Lilian Thuram, que l’on a connu (et apprécié) sur les terrains de foot, est aujourd’hui contraint de pratiquer un autre sport, sur le terrain médiatique, où il se retrouve face au pire des adversaires : la rumeur.
L’ex-star des Bleus vient d’être promu officier de la Légion d’honneur en tant que président de la fondation portant son nom, connue pour mener une action résolue contre le racisme et toutes les formes de discrimination. Quelques jours auparavant, certains journaux avaient rapporté des faits pour le moins troublants.
Tout a démarré quand le magazine Closer a révélé que l’épouse de l’ex-footballeur, la journaliste Karine Le Marchand, avait porté plainte pour « violences conjugales ». Peu après, la jeune femme affirmait que son ancien époux (ils sont séparés) l’aurait poussée contre le réfrigérateur et lui aurait tiré les cheveux. L’avocat de Karine Le Marchand assurait ensuite que la plainte allait être retirée. Elle précisait même qu’aux yeux de cette dernière, Lilian Thuram était « une personne exemplaire, aux valeurs morales très fortes, aux combats sincères et nobles » et que rien ne viendrait entacher leur « estime » réciproque.
On s’excuse pour ce déballage intime, nécessaire pour comprendre la suite de l’histoire. Normalement, on aurait dû en rester là. Dès lors que la plainte est retirée, l’action de la justice s’arrête. Mais pas celle de la rumeur, du lynchage et du procès ad hominem.
Les réseaux sociaux se sont emparés de l’affaire avec un a priori de culpabilité à l’encontre de Lilian Thuram. Un homme célèbre, noir et de gauche, c’est forcément louche. Certains ont rappelé que de nombreuses femmes victimes de violences conjugales se rétractent de peur des conséquences ou après entente avec celui qui les a violentées. Certaines n’osent même pas porter plainte. C’est parfaitement exact, mais une tendance générale ne fait pas une vérité valable en toutes circonstances.

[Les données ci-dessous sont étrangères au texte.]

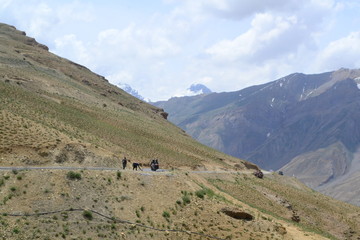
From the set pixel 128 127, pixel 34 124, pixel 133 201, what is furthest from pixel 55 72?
pixel 133 201

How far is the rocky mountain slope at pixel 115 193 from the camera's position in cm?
2998

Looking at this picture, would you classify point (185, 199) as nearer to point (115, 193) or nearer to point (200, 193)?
point (200, 193)

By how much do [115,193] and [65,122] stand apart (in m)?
30.3

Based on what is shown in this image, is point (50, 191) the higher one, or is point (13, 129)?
point (13, 129)

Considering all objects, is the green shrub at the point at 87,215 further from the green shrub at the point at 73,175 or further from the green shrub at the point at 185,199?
the green shrub at the point at 185,199

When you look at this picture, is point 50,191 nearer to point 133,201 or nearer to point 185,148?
point 133,201

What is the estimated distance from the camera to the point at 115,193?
34.2 m

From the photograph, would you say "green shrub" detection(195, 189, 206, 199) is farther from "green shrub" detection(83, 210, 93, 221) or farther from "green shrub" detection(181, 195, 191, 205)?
"green shrub" detection(83, 210, 93, 221)

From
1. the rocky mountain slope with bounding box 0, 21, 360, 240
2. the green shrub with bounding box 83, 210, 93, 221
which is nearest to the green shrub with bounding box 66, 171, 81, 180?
the rocky mountain slope with bounding box 0, 21, 360, 240

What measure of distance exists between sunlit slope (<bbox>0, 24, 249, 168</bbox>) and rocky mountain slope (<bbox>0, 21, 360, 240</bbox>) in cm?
20

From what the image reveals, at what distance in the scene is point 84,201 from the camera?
31938 mm

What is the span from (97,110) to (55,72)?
28.5 metres

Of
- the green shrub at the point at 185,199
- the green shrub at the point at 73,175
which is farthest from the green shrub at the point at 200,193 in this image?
the green shrub at the point at 73,175

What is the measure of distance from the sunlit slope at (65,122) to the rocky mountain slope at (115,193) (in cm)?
20
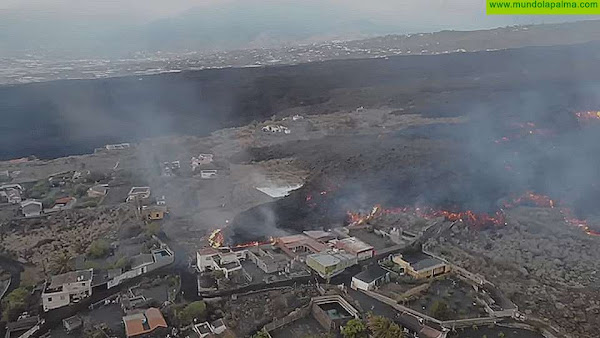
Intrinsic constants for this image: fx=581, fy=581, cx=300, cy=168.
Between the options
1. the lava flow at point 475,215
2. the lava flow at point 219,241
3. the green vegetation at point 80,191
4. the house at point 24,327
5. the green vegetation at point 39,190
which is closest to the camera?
the house at point 24,327

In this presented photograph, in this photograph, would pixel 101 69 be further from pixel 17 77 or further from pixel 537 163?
pixel 537 163

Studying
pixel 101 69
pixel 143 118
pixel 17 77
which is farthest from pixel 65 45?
pixel 143 118

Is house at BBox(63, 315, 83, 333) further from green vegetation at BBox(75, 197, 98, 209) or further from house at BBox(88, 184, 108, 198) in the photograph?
house at BBox(88, 184, 108, 198)

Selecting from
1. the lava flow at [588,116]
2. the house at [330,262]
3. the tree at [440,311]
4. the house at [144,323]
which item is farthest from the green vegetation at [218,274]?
the lava flow at [588,116]

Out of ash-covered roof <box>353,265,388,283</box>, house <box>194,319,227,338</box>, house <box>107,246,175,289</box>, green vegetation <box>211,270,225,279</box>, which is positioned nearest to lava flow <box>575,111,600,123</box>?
ash-covered roof <box>353,265,388,283</box>

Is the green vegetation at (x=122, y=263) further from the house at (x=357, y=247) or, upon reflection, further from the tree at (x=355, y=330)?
the tree at (x=355, y=330)
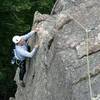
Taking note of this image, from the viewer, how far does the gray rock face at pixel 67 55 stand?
33.4ft

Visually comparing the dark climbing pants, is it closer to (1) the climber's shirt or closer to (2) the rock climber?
(2) the rock climber

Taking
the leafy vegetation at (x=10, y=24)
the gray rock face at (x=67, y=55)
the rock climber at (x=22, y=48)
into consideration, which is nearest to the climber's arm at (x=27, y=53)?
the rock climber at (x=22, y=48)

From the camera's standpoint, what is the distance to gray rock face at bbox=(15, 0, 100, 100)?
1020 cm

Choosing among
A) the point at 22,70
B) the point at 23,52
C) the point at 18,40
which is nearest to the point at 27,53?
the point at 23,52

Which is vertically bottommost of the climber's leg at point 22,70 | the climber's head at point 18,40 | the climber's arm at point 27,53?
the climber's leg at point 22,70

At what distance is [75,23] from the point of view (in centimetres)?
1201

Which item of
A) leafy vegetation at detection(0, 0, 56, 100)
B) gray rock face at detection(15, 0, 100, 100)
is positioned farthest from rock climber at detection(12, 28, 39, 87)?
leafy vegetation at detection(0, 0, 56, 100)

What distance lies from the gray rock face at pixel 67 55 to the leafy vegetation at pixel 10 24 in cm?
1182

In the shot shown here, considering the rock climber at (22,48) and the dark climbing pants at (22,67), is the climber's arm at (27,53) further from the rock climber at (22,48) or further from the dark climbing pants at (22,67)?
the dark climbing pants at (22,67)

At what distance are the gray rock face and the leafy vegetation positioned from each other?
11819 mm

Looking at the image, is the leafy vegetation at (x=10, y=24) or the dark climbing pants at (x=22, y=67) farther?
the leafy vegetation at (x=10, y=24)

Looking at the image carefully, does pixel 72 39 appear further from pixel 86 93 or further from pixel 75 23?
pixel 86 93

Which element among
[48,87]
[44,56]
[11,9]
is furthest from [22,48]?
[11,9]

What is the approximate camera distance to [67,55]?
Result: 36.1 ft
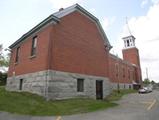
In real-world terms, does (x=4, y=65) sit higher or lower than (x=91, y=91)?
higher

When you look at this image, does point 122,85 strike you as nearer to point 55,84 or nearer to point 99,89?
point 99,89

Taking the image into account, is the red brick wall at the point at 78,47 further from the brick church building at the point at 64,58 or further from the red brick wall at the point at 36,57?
the red brick wall at the point at 36,57

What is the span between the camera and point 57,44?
15680 mm

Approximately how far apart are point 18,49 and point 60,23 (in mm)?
8604

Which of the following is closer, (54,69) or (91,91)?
(54,69)

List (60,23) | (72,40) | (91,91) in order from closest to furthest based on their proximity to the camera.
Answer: (60,23) → (72,40) → (91,91)

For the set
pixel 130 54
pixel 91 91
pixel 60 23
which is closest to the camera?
pixel 60 23

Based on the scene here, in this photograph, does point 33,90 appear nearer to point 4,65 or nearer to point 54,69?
point 54,69

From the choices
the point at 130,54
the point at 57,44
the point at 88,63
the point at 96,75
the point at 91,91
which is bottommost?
the point at 91,91

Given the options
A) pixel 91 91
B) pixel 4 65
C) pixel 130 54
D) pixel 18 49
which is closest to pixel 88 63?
pixel 91 91

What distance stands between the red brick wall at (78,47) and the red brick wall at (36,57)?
896mm

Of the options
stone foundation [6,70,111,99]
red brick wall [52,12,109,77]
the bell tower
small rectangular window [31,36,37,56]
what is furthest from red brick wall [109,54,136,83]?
small rectangular window [31,36,37,56]

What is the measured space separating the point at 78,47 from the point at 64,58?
9.09 feet

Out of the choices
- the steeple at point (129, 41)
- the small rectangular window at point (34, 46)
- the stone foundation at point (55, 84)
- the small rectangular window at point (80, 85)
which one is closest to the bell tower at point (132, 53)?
the steeple at point (129, 41)
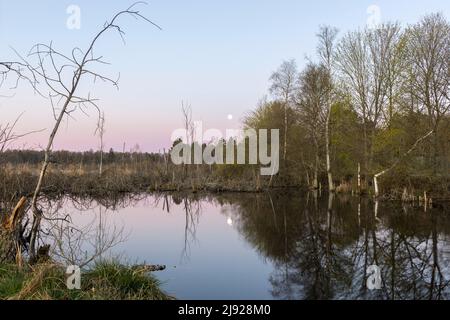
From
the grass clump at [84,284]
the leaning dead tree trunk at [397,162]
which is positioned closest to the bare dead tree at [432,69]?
the leaning dead tree trunk at [397,162]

En l’occurrence, sauf élément supplémentaire, rien ne permet de traiter Lilian Thuram comme un clone de Bertrand Cantat. Par respect pour l’intéressé comme pour son ex-compagne, la moindre des choses eut été de les laisser en paix. Mais il en est qui n’ont pas hésité à injurier Thuram, à l’instar d’un groupuscule d’extrême droite qui a affiché ce mot d’ordre d’une rare délicatesse, en dessous de la photo de l’intéressé : « Touche pas à mon pote mais frappe ta femme ».

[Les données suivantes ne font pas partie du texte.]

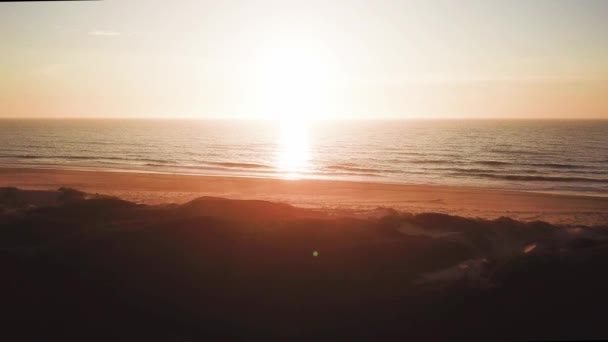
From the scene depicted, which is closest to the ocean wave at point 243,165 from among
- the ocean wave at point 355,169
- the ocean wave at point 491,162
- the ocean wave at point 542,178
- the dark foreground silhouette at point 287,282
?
the ocean wave at point 355,169

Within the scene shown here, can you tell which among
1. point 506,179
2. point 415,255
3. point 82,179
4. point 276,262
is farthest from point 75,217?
point 506,179

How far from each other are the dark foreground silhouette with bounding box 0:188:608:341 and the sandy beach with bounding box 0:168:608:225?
412 inches

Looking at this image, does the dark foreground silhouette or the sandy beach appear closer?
the dark foreground silhouette

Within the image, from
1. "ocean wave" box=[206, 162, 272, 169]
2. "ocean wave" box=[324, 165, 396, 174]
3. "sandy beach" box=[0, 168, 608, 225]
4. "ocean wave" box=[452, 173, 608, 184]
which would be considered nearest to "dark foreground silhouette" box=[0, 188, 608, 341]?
"sandy beach" box=[0, 168, 608, 225]

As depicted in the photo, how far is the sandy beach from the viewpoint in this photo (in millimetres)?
22453

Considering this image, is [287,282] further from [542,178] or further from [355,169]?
[355,169]

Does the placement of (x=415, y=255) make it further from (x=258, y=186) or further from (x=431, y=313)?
(x=258, y=186)

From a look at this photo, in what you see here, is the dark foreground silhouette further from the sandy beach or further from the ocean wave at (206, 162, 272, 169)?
the ocean wave at (206, 162, 272, 169)

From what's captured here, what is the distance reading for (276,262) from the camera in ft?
29.1

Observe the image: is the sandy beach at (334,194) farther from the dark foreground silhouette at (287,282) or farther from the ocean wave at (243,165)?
the dark foreground silhouette at (287,282)

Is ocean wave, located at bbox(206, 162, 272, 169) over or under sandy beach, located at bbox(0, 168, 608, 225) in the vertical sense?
under

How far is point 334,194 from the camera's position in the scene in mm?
27812

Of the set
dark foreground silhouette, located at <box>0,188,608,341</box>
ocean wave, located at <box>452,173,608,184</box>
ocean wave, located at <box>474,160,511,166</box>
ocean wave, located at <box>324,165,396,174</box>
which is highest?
dark foreground silhouette, located at <box>0,188,608,341</box>

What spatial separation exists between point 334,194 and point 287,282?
64.8ft
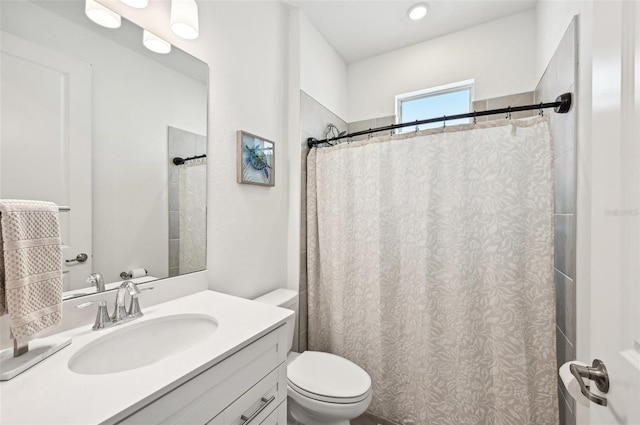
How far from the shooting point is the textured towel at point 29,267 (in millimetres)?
618

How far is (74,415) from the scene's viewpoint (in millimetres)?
499

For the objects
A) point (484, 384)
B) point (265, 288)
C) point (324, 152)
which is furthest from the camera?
point (324, 152)

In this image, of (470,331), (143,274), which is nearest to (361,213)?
(470,331)

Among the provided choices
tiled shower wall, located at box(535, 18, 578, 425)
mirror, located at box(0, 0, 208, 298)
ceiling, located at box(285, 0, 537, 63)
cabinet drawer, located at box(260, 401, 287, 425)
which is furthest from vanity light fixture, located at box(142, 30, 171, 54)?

Quoi qu’il dise et quoi qu’il fasse, l’ex footballeur traînera ce boulet d’infamie.
Il n’est que le dernier exemple d’une longue série. Avant lui, et sans remonter trop loin dans le temps, il y a eu le cas de la garde des Sceaux, Christiane Taubira, suspectée d’avoir un fils en prison pour meurtre. Même chose pour la ministre de la santé, Marisol Touraine, à qui on a demandé des comptes éducatifs sous prétexte qu’elle avait un fils majeur condamné pour des faits délictueux. Depuis quand une mère est-elle comptable des faits et gestes d’un homme majeur et vacciné ?
On pourrait ajouter l’exemple des allusions grossières à l’encontre de Laurent Fabius, ministre des affaires étrangères, en raison des frasques financières et judiciaires de son fils Thomas, alors que ce dernier est largement en âge de répondre lui-même de ses agissements, aussi condamnables soient-ils. Naguère, Rachida Dati avait déjà été sommée de s’expliquer sur les mœurs de l’un de ses frères emprisonné pour trafic de drogue.
A qui le tour ?
Pour certains, le patronyme et le statut social fonctionnent comme des actes d’accusation virtuels. Une chose est de veiller à ce que ces présumés délinquants ne bénéficient d’aucun passe-droit en raison de leur nom. Autre chose est, sans preuve, de mettre tout le monde dans le même panier d’infamie au nom du précepte : si ce n’est toi, c’est donc ton père (ou ta mère, ou ta sœur).
L’affaire est amplifiée par des réseaux sociaux transformés en exutoire à jugement expéditif, sur fond de délire conspirationnistes. Sur la toile prolifèrent des Fouquier-Tinville d’opérette, auto désignés en accusateurs médiatiques. Parfois, les mêmes qui s’offusquent à juste titre de la couronne de gloire tressée au-dessus de la tête du bijoutier de Nice peuvent s’ériger en procureurs prêts à édicter des peines de mort morales.
Comme disait Voltaire : « Un jugement trop prompt est souvent sans justice ».